In both fusion and fission, some of the matter making up the nuclei is converted into energy, represented by the famous equation:
E = mc2
Energy = Mass x (Speed of Light)2
- This formula indicates that energy intrinsically stored in matter at rest equals its mass times the speed of light squared. When matter is destroyed, the energy stored is released.
- This equation suggests that an incredibly huge amount of energy is released when a small amount of matter is converted to energy.
- Energy radiated or transmitted in the form of rays, waves or particles. Some examples include:
- Visible light that can be seen by naked eye;
- Infrared radiation;
- Ultraviolet radiation (UV) that cannot be seen with the naked eye;
- Long wave radiation, such as TV waves and radio waves;
- Very short waves, such as x-rays and gamma rays.
- Even things that we encounter in our every day life contain some radioactive material either natural or man-made. Smoke detectors, compact fluorescent bulbs, some watches and granite countertops can emit some nuclear radiation. Even plane travel at high altitudes cause exposure from cosmic rays.
- Electromagnetic Radiation
- Energy from the sun comes to the earth in the form of Electromagnetic radiation, which is a type of energy that oscillates (side to side) and is coupled with electric and magnetic fields that travel freely through space.
- Electromagnetic radiation is composed of photons or particles of light, which are sometimes referred to as packets of energy.
- Photons, like all particles, have properties of waves.
Photons make the world a brighter place!
Photons are created when electrons jump to lower energy levels in atoms, and are absorbed when electrons jump to higher levels. Photons are also created when a charged particle, such as an electron or proton, is accelerated. An example of this phenomenon is a radio transmitter antenna that generates radio waves.
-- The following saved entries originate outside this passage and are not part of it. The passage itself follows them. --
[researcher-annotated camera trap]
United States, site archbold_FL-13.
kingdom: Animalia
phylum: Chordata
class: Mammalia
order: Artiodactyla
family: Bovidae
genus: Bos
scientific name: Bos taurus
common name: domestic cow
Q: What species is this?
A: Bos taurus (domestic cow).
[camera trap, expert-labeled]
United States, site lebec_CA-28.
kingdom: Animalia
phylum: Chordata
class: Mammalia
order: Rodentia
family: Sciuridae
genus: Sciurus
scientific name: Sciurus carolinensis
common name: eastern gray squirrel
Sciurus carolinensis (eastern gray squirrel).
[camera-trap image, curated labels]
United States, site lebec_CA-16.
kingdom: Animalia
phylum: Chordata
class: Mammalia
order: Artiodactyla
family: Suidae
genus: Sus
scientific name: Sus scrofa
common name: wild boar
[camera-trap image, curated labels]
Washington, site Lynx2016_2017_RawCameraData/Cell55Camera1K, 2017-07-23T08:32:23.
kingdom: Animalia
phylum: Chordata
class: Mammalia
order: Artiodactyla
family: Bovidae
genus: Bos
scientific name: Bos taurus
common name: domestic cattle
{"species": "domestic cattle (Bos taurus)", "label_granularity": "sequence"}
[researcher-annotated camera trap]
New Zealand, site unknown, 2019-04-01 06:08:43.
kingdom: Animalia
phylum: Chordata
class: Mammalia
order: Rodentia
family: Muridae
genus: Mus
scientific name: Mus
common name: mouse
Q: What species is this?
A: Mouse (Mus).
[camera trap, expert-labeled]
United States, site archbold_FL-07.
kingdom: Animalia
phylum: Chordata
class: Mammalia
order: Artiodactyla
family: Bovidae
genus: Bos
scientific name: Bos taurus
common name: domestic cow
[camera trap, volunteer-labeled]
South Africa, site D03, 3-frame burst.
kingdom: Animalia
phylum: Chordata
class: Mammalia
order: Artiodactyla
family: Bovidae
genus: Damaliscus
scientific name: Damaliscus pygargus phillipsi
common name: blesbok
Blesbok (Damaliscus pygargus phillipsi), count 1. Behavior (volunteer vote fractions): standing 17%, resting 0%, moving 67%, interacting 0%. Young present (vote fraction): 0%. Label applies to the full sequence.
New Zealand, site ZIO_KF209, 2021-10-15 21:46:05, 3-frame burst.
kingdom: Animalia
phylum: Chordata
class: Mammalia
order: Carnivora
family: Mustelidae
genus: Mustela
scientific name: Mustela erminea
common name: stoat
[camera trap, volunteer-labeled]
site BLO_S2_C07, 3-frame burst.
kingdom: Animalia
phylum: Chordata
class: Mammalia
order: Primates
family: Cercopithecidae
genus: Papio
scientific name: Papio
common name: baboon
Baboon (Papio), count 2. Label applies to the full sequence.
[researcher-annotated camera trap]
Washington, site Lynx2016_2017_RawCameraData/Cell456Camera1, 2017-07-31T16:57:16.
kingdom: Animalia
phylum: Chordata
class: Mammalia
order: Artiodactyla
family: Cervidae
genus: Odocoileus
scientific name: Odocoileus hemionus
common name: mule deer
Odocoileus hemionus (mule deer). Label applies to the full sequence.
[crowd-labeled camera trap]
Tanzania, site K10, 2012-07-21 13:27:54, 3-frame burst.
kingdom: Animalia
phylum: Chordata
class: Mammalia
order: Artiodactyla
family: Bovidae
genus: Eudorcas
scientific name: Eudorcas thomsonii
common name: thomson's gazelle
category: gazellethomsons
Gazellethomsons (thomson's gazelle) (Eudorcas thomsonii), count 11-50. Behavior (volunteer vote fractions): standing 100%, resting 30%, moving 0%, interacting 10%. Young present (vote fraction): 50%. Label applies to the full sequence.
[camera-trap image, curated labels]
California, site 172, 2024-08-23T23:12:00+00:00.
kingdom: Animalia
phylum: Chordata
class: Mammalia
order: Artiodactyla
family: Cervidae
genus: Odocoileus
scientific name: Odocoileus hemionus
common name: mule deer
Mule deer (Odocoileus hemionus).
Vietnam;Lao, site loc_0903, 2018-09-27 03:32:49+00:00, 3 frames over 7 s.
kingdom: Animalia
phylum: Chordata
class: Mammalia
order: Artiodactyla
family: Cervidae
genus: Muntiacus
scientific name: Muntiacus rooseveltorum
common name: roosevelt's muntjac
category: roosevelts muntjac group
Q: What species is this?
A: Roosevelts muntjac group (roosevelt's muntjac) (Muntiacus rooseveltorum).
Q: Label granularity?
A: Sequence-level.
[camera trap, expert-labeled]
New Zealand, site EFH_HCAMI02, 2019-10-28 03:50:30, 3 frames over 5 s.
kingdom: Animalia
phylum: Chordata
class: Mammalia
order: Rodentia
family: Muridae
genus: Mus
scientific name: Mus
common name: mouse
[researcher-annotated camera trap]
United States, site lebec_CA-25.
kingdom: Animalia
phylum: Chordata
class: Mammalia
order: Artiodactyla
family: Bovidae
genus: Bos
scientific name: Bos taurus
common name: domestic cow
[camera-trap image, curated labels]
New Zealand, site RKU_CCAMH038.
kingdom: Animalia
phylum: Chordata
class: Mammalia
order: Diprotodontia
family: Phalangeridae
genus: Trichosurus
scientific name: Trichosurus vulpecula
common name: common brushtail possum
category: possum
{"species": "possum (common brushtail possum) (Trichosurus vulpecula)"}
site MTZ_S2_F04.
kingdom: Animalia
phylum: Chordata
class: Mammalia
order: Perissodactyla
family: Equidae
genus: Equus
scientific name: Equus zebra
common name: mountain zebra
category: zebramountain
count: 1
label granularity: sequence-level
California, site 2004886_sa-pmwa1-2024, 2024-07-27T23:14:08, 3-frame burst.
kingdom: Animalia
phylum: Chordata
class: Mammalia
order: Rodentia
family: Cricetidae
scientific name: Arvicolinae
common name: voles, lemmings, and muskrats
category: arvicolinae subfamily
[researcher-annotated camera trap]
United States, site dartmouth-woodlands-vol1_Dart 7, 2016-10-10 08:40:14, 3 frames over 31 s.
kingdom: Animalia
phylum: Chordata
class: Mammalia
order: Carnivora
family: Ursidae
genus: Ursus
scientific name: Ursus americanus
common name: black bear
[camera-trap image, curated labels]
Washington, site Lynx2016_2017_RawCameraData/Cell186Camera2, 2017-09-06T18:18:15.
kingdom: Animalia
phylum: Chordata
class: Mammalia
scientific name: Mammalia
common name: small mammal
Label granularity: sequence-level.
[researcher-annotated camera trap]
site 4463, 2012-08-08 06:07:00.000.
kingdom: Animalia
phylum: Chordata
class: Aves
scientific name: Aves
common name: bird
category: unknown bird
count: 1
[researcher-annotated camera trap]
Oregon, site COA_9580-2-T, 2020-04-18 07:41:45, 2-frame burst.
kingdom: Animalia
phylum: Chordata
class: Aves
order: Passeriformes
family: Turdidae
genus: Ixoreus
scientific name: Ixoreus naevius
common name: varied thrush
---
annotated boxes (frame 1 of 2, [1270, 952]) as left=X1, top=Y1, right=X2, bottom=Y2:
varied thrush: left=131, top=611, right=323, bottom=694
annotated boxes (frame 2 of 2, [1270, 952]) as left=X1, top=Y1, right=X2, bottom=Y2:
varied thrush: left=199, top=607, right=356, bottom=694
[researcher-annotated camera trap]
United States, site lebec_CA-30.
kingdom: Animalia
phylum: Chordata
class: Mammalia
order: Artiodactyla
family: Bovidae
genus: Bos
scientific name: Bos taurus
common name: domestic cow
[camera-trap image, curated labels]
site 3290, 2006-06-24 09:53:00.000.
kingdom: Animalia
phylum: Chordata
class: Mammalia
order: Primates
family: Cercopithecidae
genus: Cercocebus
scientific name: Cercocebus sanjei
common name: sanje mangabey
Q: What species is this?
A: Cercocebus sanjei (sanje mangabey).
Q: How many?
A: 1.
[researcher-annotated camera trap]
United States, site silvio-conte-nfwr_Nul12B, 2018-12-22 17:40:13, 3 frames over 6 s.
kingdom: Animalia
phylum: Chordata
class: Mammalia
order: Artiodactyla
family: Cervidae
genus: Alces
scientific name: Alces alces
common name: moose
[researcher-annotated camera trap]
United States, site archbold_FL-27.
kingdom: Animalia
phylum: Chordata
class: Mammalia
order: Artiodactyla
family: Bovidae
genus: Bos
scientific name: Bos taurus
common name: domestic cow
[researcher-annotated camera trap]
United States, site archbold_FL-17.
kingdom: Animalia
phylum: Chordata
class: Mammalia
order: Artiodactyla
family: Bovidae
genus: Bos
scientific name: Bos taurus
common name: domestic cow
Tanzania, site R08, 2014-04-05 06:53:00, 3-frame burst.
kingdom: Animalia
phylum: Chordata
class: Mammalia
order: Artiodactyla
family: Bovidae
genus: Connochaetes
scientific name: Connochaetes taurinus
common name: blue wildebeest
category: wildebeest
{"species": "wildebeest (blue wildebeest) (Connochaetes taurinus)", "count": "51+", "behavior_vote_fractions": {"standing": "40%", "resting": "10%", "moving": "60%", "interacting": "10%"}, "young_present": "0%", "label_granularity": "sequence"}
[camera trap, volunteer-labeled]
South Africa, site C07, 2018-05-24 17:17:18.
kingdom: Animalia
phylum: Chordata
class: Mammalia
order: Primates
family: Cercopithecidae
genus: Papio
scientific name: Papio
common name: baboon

- Electromagnetic Spectrum
- The “Electromagnetic spectrum“ is a representation of the wide range of wavelengths of electromagnetic radiation.
- Photons are associated with visible light, which accounts for only a very limited part of the electromagnetic spectrum.
- A great discovery of the nineteenth century was that radio waves, x-rays, and gamma-rays are just forms of light, and that light is electromagnetic waves.
Please watch the following 3:20 video about the electromagnetic spectrum:
As depicted in the image above, the lower the energy, the longer the wavelength and lower the frequency, and vice versa.
The reason that sunlight can hurt your skin or your eyes is because it contains "ultraviolet light," which consists of high energy photons. These photons have short wavelength and high frequency, and pack enough energy in each photon to cause physical damage to your skin if they get past the outer layer of skin or the lens in your eye.
Radio waves, and the radiant heat you feel at a distance from a campfire, for example, are also forms of electromagnetic radiation, or light, except that they consist of low energy photons (long wavelength and high frequencies - in the infrared band and lower) that your eyes can't perceive. This was a great discovery of the nineteenth century - that radio waves, x-rays, and gamma-rays are just forms of light, and that light is electromagnetic waves.
About 20% of the electricity used in the US is used to produce visible light for lighting purposes.